• [INSTRUCTION A]: According to the passage on complex projects, why does Andy Langridge consider cost estimating and risk at the bidding stage challenging? Answer in one to three sentences.

• [DOCUMENT SECTION]:

>>>

She argued that you cannot plan to manage complexity in the traditional way. But you can plan scope management and prioritisation of requirements, using techniques such as MoSCoW: must haves, should haves could haves and won’t haves. This can help prioritise what needs to be done first and rolling wave planning can be used for key milestones and decision gates. Such a systematic approach can move a project from high complexity through to more simple and defined.
Andy Langridge, Price Systems, discussed the challenges of cost estimating and risk for complex projects at the bidding stage. The issue is that during the bidding phase you are potentially committing to a complex project without a full understanding of the scope, with the definition still fluid, and the customer not sure what they want, and you have not yet won the bid.
Andy argued that this can lead to a commercially driven bid, with a ‘we can do it’ attitude; and budgets being cut unrealistically to fit with customer and marketing expectations. It must be remembered that most sales staff are chasing commission and they are not responsible for delivering! The key decision is whether to bid or not, and having enough information to make that decision without wasting too much effort. Andy explained that it was essential to understand the actual requirement, some of which may be implicit, and whether you are really able to deliver a solution at a competitive price. Also to understand the risk drivers for cost and schedule, which should be planned for and include in the proposal. He explained the advantages of joint confidence levels for cost and schedule estimates and that it was quicker and cheaper to do this together.

<<<

Region labeling entries:
>>>

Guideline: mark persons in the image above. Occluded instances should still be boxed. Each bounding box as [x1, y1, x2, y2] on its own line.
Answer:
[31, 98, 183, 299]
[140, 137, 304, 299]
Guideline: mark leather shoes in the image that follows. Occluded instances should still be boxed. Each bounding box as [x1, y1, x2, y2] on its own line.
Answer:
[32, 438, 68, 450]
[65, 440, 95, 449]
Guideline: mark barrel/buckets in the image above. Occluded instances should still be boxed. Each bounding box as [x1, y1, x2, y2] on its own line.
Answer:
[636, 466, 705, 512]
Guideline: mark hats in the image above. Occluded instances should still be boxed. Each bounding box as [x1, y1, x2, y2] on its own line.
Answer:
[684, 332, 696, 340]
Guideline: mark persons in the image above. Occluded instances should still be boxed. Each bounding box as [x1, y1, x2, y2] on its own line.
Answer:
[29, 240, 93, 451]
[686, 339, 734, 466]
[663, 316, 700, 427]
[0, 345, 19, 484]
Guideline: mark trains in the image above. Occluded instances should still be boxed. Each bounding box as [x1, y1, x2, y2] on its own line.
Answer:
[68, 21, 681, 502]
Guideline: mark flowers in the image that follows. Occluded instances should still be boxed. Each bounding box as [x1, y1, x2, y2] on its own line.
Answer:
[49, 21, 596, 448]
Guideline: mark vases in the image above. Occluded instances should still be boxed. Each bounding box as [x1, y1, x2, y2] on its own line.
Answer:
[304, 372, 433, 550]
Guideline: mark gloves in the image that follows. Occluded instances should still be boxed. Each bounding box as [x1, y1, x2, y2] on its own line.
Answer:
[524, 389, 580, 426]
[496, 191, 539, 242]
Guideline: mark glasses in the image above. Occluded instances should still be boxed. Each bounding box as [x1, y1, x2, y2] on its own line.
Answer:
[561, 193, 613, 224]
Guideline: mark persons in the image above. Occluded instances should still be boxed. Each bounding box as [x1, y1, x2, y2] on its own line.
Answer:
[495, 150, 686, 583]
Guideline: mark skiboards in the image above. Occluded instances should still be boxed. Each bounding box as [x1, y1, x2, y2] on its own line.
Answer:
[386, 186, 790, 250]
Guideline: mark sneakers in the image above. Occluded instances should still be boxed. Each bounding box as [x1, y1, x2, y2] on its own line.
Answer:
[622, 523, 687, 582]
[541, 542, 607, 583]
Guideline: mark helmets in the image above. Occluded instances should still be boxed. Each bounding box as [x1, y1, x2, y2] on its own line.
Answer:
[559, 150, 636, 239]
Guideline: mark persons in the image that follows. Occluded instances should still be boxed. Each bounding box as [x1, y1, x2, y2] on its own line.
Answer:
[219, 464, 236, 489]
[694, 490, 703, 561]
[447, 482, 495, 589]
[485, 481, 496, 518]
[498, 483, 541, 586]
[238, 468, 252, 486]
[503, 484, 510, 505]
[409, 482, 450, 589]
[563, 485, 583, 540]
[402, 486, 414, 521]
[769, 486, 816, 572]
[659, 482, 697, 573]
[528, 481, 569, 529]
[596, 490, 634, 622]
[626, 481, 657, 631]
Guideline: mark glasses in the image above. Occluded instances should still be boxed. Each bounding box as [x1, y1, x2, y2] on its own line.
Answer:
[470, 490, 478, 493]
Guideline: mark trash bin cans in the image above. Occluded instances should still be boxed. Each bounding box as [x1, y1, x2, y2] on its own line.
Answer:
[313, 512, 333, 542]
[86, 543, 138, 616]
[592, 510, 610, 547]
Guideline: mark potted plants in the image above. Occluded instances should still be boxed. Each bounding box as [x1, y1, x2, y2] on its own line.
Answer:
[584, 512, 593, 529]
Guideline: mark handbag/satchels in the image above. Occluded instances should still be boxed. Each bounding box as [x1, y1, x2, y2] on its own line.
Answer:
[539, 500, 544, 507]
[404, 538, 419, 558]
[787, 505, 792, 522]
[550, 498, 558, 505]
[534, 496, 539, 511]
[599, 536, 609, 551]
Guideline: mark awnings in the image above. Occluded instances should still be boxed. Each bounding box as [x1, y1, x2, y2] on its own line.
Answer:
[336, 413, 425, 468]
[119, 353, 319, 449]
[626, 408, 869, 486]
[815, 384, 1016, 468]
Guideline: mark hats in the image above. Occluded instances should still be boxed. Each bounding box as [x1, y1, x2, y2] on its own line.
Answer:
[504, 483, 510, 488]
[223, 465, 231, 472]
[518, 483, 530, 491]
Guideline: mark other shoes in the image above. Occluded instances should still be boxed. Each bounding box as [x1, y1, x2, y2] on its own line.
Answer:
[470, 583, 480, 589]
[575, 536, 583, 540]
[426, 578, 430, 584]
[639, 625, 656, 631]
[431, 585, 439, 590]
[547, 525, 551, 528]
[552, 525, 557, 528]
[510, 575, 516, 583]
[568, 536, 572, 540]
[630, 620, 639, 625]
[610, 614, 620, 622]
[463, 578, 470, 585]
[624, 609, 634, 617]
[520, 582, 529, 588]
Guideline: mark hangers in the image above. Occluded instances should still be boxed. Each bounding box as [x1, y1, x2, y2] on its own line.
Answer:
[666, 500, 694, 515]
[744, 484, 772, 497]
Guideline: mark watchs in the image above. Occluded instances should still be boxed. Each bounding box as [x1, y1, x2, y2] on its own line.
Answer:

<<<

• [INSTRUCTION B]: In the region labeling entries, format the lines as a numbered list, starting at the line that contains "Guideline: mark trash" and stopping after the line that contains "[584, 512, 593, 529]". Leave out blank lines.

• [COMPLETE ANSWER A]: During the bidding phase, a company may be committing to a complex project without fully understanding its scope. The definition is still fluid and the customer is not sure what they want. The company has also not yet won the bid.

• [COMPLETE ANSWER B]:
1. Guideline: mark trash bin cans in the image above. Occluded instances should still be boxed. Each bounding box as [x1, y1, x2, y2] on its own line.
2. Answer:
3. [313, 512, 333, 542]
4. [86, 543, 138, 616]
5. [592, 510, 610, 547]
6. Guideline: mark potted plants in the image above. Occluded instances should still be boxed. Each bounding box as [x1, y1, x2, y2] on its own line.
7. Answer:
8. [584, 512, 593, 529]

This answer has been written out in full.